→ **Task goal**: Pictures in the entries below are excluded; copy only the lines from the one containing "[researcher-annotated camera trap]" to the one containing "order: Rodentia", both included.

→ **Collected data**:
==================================================

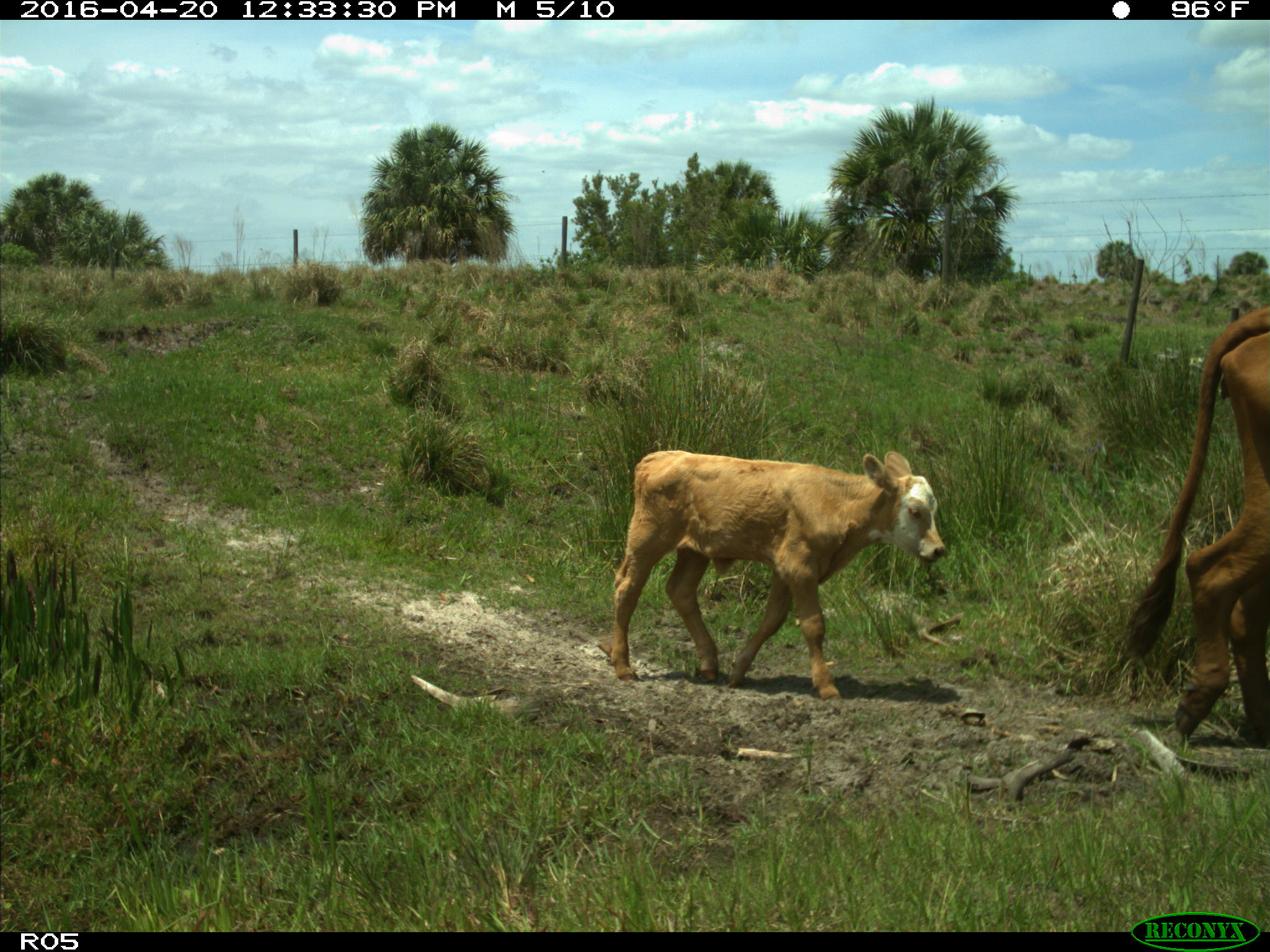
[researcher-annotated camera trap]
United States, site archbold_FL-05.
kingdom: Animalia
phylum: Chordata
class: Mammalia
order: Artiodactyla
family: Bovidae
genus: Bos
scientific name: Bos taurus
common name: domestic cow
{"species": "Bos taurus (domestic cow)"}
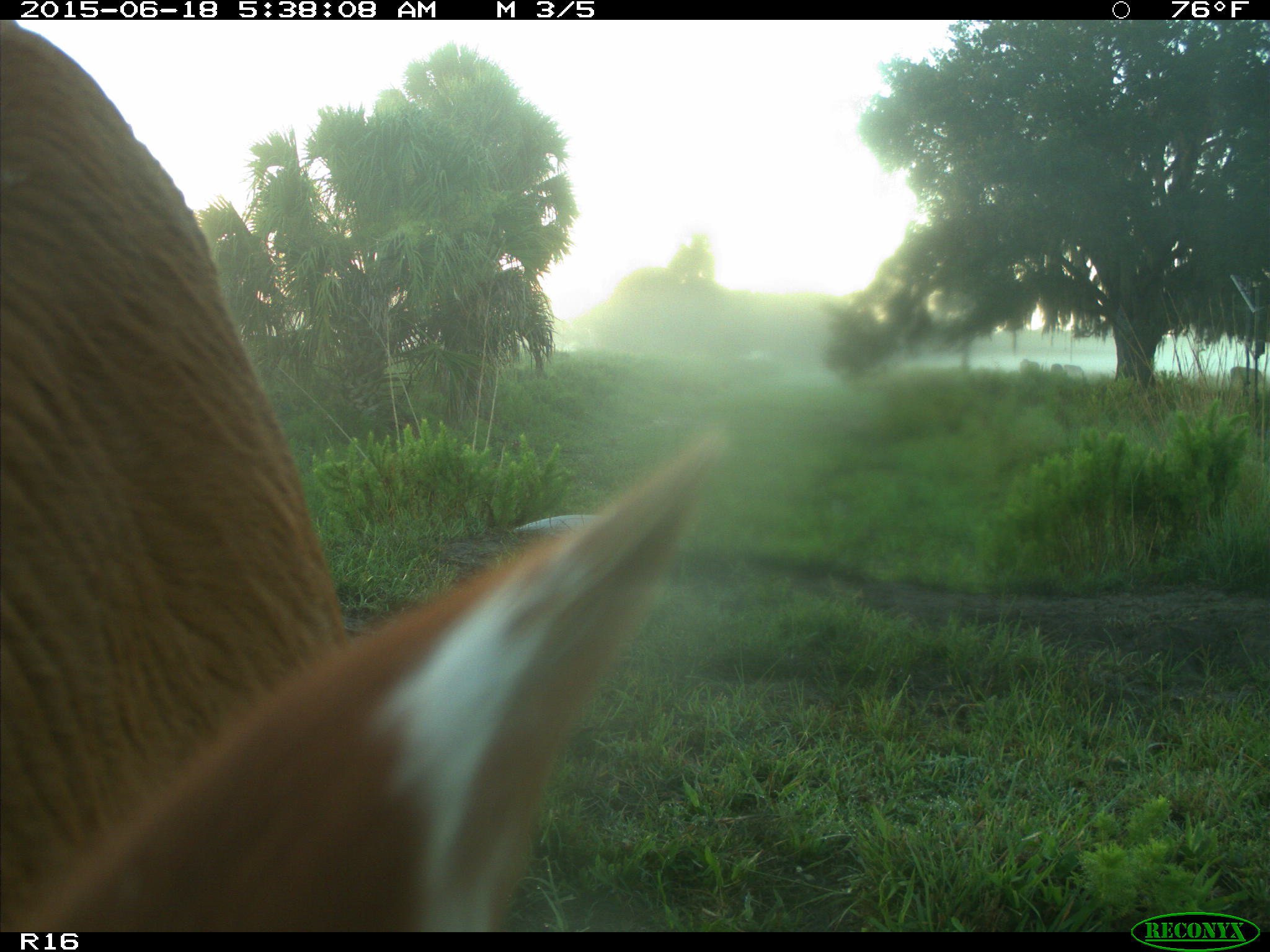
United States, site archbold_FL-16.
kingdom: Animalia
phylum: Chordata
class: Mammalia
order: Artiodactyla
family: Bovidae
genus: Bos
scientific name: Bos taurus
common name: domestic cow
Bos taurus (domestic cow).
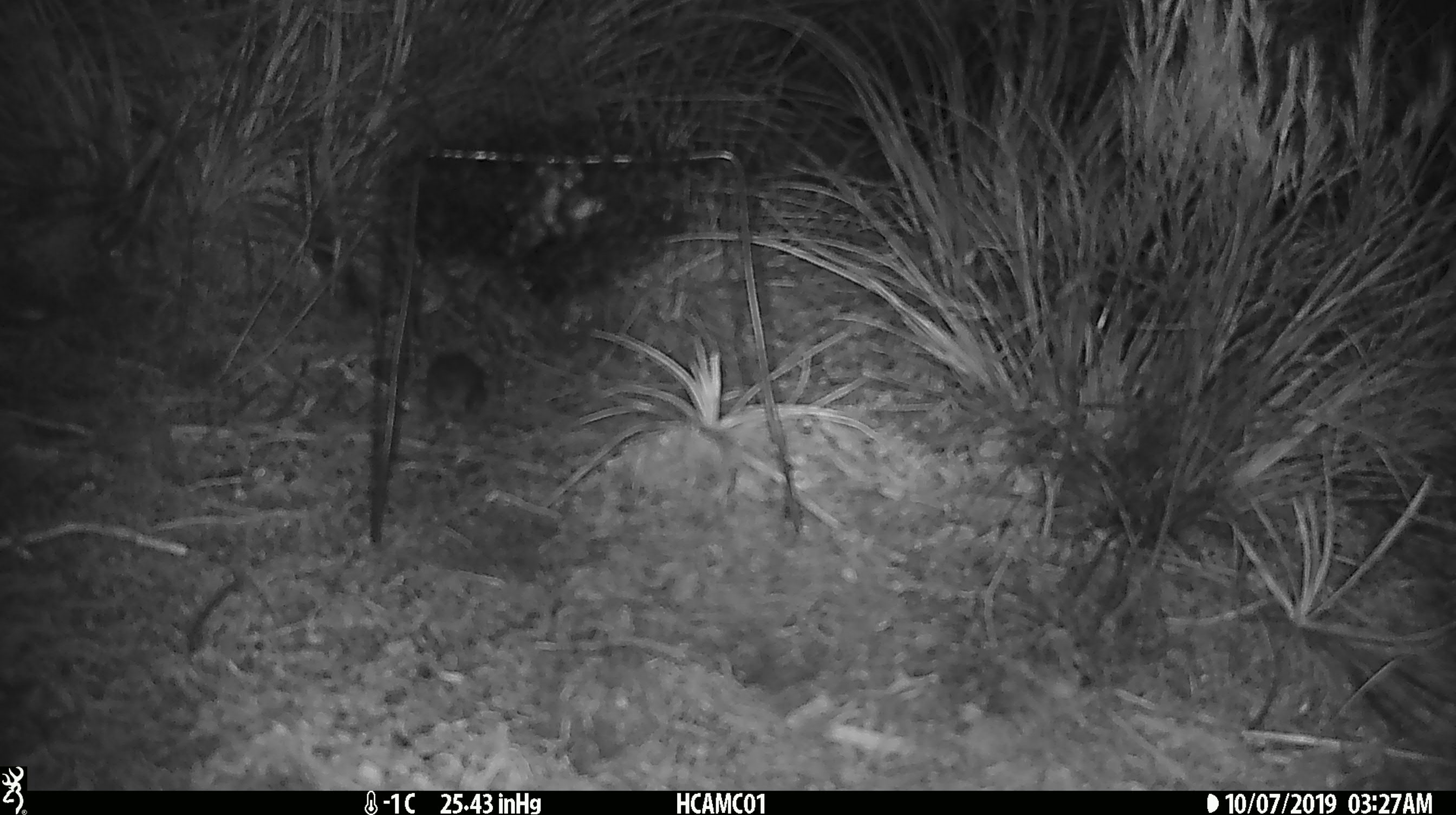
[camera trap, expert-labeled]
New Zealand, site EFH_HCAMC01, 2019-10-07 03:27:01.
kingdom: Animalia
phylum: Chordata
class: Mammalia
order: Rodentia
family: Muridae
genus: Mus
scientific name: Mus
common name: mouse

==================================================

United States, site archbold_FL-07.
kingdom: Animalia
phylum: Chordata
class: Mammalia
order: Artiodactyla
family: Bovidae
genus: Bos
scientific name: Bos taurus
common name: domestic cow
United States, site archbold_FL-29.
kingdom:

==================================================

→ **Output**:
[researcher-annotated camera trap]
United States, site archbold_FL-05.
kingdom: Animalia
phylum: Chordata
class: Mammalia
order: Artiodactyla
family: Bovidae
genus: Bos
scientific name: Bos taurus
common name: domestic cow
{"species": "Bos taurus (domestic cow)"}
United States, site archbold_FL-16.
kingdom: Animalia
phylum: Chordata
class: Mammalia
order: Artiodactyla
family: Bovidae
genus: Bos
scientific name: Bos taurus
common name: domestic cow
Bos taurus (domestic cow).
[camera trap, expert-labeled]
New Zealand, site EFH_HCAMC01, 2019-10-07 03:27:01.
kingdom: Animalia
phylum: Chordata
class: Mammalia
order: Rodentia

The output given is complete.